▶ [WORK TO COMPLETE] Quote the listing below word for word, starting at the line containing "How many regions" and ending at the line containing "In the 'Учащиеся (ж/д транспорт)' chart, what", both lines included.

▶ [DATA EXTRACT]
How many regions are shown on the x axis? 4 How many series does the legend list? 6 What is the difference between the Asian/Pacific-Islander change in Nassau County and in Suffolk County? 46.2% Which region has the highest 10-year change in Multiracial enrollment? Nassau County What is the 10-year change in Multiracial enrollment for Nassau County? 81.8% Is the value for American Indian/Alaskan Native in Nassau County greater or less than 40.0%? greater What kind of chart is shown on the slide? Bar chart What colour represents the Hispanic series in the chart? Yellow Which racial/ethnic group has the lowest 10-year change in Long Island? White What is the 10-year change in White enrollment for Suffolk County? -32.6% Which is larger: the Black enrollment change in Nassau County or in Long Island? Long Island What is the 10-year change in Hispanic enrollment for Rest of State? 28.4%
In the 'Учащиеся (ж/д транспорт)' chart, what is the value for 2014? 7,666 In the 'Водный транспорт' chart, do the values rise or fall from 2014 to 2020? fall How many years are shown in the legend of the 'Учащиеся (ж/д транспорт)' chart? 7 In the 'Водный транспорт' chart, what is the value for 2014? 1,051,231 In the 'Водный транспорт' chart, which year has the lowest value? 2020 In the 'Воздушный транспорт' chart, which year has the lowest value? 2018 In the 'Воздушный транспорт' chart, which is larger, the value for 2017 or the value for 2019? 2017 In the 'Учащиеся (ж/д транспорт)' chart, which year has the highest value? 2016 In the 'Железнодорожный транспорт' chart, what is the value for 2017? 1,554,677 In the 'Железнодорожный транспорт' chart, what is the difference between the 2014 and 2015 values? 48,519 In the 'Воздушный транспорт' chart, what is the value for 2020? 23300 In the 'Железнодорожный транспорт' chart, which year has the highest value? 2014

--

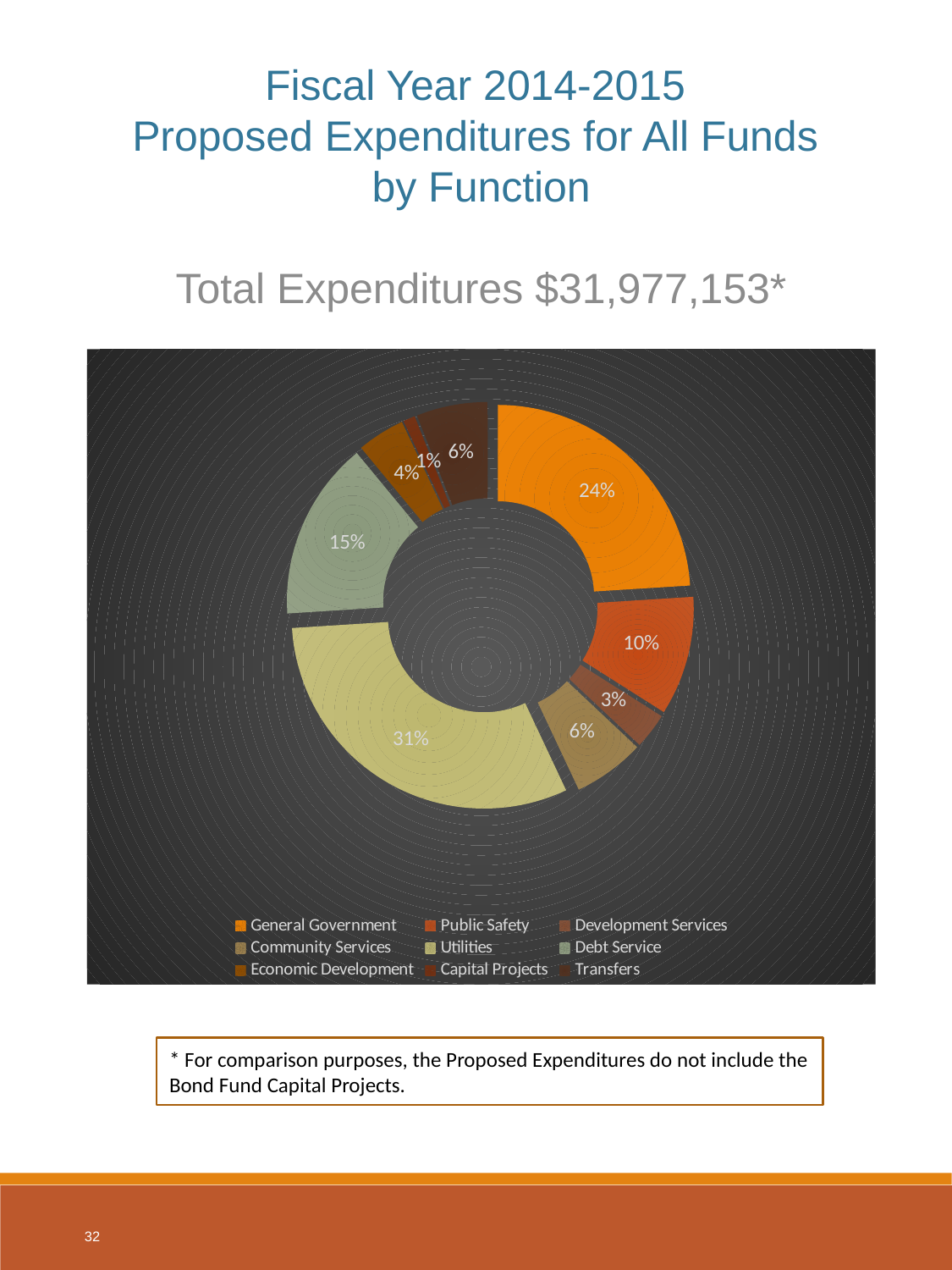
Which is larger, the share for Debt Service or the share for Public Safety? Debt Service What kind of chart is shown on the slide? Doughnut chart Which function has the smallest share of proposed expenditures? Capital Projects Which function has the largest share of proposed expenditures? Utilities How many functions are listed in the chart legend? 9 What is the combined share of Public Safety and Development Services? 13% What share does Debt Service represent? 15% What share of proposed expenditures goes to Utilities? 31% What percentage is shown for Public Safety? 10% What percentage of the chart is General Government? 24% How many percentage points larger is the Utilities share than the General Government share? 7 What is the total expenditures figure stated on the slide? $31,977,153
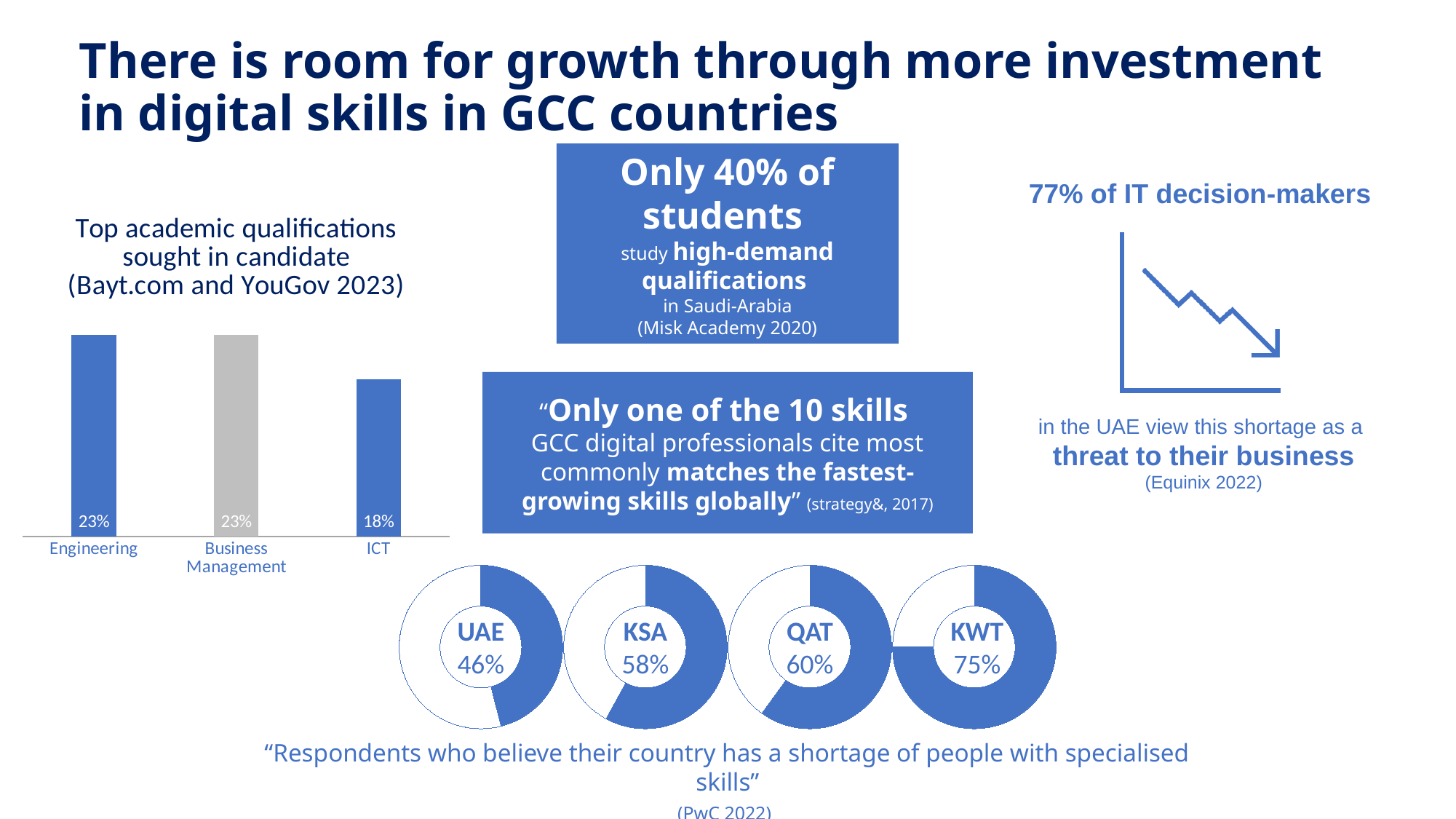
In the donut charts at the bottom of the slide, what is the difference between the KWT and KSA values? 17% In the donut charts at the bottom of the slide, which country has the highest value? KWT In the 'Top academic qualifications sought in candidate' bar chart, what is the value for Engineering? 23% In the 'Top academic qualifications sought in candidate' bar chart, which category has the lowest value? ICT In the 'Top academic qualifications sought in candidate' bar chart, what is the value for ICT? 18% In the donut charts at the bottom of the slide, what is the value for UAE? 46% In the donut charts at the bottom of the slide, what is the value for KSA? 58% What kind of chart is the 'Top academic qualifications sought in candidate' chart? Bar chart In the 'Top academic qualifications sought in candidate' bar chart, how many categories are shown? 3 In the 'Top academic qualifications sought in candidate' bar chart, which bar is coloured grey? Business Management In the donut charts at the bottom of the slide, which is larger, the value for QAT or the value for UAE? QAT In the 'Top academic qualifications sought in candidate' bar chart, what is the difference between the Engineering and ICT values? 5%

---

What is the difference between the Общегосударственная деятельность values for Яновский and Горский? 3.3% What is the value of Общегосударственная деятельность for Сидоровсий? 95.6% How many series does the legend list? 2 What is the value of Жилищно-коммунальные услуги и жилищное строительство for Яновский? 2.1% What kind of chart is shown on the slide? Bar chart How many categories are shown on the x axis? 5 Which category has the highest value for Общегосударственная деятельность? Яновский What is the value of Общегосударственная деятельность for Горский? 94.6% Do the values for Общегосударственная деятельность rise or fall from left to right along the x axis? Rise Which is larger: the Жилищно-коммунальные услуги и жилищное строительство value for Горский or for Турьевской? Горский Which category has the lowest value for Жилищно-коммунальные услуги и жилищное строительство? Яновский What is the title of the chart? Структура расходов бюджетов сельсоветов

▶ [WRITTEN ANSWER]
How many regions are shown on the x axis? 4 How many series does the legend list? 6 What is the difference between the Asian/Pacific-Islander change in Nassau County and in Suffolk County? 46.2% Which region has the highest 10-year change in Multiracial enrollment? Nassau County What is the 10-year change in Multiracial enrollment for Nassau County? 81.8% Is the value for American Indian/Alaskan Native in Nassau County greater or less than 40.0%? greater What kind of chart is shown on the slide? Bar chart What colour represents the Hispanic series in the chart? Yellow Which racial/ethnic group has the lowest 10-year change in Long Island? White What is the 10-year change in White enrollment for Suffolk County? -32.6% Which is larger: the Black enrollment change in Nassau County or in Long Island? Long Island What is the 10-year change in Hispanic enrollment for Rest of State? 28.4%
In the 'Учащиеся (ж/д транспорт)' chart, what is the value for 2014? 7,666 In the 'Водный транспорт' chart, do the values rise or fall from 2014 to 2020? fall How many years are shown in the legend of the 'Учащиеся (ж/д транспорт)' chart? 7 In the 'Водный транспорт' chart, what is the value for 2014? 1,051,231 In the 'Водный транспорт' chart, which year has the lowest value? 2020 In the 'Воздушный транспорт' chart, which year has the lowest value? 2018 In the 'Воздушный транспорт' chart, which is larger, the value for 2017 or the value for 2019? 2017 In the 'Учащиеся (ж/д транспорт)' chart, which year has the highest value? 2016 In the 'Железнодорожный транспорт' chart, what is the value for 2017? 1,554,677 In the 'Железнодорожный транспорт' chart, what is the difference between the 2014 and 2015 values? 48,519 In the 'Воздушный транспорт' chart, what is the value for 2020? 23300 In the 'Железнодорожный транспорт' chart, which year has the highest value? 2014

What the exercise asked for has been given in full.